La sortie d'
Into the wild (traduit par En Pleine nature) de Sean Penn confirme s'il en était besoin qu'il est un grand cinéaste, rare et précieux avec des thèmes qui lui sont chers (la marginalité, la fuite, le voyage, le deuil, la liberté, l'obsession, la rédemption). Dans son cinéma se trouve tout ce que l'on ressentait déjà dans son jeu d'acteur, les rôles de marginaux qui ont souvent eu sa prédilection. On a confié à cette grande figure du cinéma américain contemporain la présidence du prochain festival de Cannes. Il est plus que jamais avec sa dernière réalisation en date l'incarnation d'une indépendance absolue, intransigeante. Il est également une grande figure contestataire et engagée, même si, comme il le dit lui-même, ses combats se sont soldés pour le moment par des échecs. Il est une conscience farouche et courageuse, sauvage, suggérant la souffrance, la fureur, l'absurdité à travers ses rôles, empreint d'une sensibilité métaphysique, existentielle et contemplative dans son oeuvre de cinéaste. Sean Penn est un artiste multiple, complexe, ambitieux, majeur. Sa filmographie exigeante lui ressemble, garde une part incontrôlable et insaisissable. Il est un homme que l'on approche avec respect. Il s'est toujours consacré à son art avec intensité, comme pour dire l'homme qu'il est, ses références, ses inspirations, ses convictions.

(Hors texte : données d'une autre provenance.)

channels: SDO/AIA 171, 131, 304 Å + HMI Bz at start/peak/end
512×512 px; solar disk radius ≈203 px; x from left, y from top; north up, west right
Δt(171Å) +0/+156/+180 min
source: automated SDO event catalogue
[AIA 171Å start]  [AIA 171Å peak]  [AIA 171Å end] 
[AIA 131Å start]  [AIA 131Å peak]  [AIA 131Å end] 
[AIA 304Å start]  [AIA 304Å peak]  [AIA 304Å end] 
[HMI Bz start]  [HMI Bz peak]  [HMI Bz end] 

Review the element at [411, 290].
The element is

Coeurs mis à nuSean Penn est un enfant de la balle. Son père Leo Penn était un réalisateur blacklisté, sa mère comédienne. Chris Penn son frère sera également acteur. Il est issu d'une famille de cinéma. Après avoir passé le bac, il rejoint une troupe théâtrale pour laquelle il met en scène une pièce. Il étudie l'art dramatique en héritier de l'actor's studio et part à New York tenter sa chance au théâtre où il se fait repérer. Il apparaît dans sa prime jeunesse dans divers téléfilms et séries télévisées, mais c'est véritablement dans
Taps de Harold Becker qu'il attire l'attention pour la première fois (notamment aux côtés d'un autre jeune acteur prometteur, Tom Cruise). Le film est académique mais la révolte qu'il met en scène plutôt inhabituelle: des jeunes militaires se mutinent pour que leur base ne ferme pas. Le paradoxe étant que la rébellion a d'ordinaire pour vocation de bouleverser l'ordre, non de le conserver. Ces cadets ont un profond respect pour l'officier qui les commande et veulent à toute force le défendre et se mettre à la hauteur de celui qu'ils considèrent comme un modèle. Cruise est certain de la justesse de son combat et s'y jette corps et âme, avec une rigueur toute militaire. Penn est beaucoup plus nuancé et a de sérieux doutes. Il est déjà celui qui ne s'aligne pas et qui questionne, un peu en dehors du système. Il essaie de sortir de la fureur et de l'aveuglement général, de nuancer tout cela. Ce personnage est déjà révélateur de ce qu'il représente en tant qu'artiste: une indépendance et un esprit de rébellion constant, ainsi qu'une conscience raffinée, nuancée. C'est un trait profond de son caractère. Il n'est pas un activiste révolté, sans discernement. Il choisit ses batailles et s'y consacre totalement mais n'a pas un aveuglement militant qui l'inciterait sans cesse à être dominé par ses combats. Son personnage dans
Taps était déjà riche de cela.
Le Jeu du Faucon de John Schlesinger sera en 1984 et toujours à l'aube de sa carrière une critique profonde et ironique du système américain. Ce qui domine dans le film n'est pas vraiment la révolte mais le désenchantement et la satire. C'est ce qui fait l'originalité de cette histoire d'espionnage très sombre. Christopher (Timothy Hutton) va vendre des renseignements à l'URSS avec la complicité de son meilleur ami (Sean Penn qui composait ici un loser à la voix aiguë à l'attitude presque comique). L'action se passe après le Watergate. Le jeune homme est écoeuré par les manoeuvres de la CIA au Chili pour assassiner Allende et favoriser la prise de pouvoir de la junte militaire. Mais il commettra des maladresses dans cet acte de trahison et sera jugé en 1977. Le film nous plonge dans la face cachée de l'Amérique et de ses opérations secrètes. Il est le premier des films engagés dans lesquels l'acteur apparaîtra pour dénoncer les dérives du système américain (le dernier en date étant l'excellent
les Fous du Roi également Stephen Zaillian au scénario).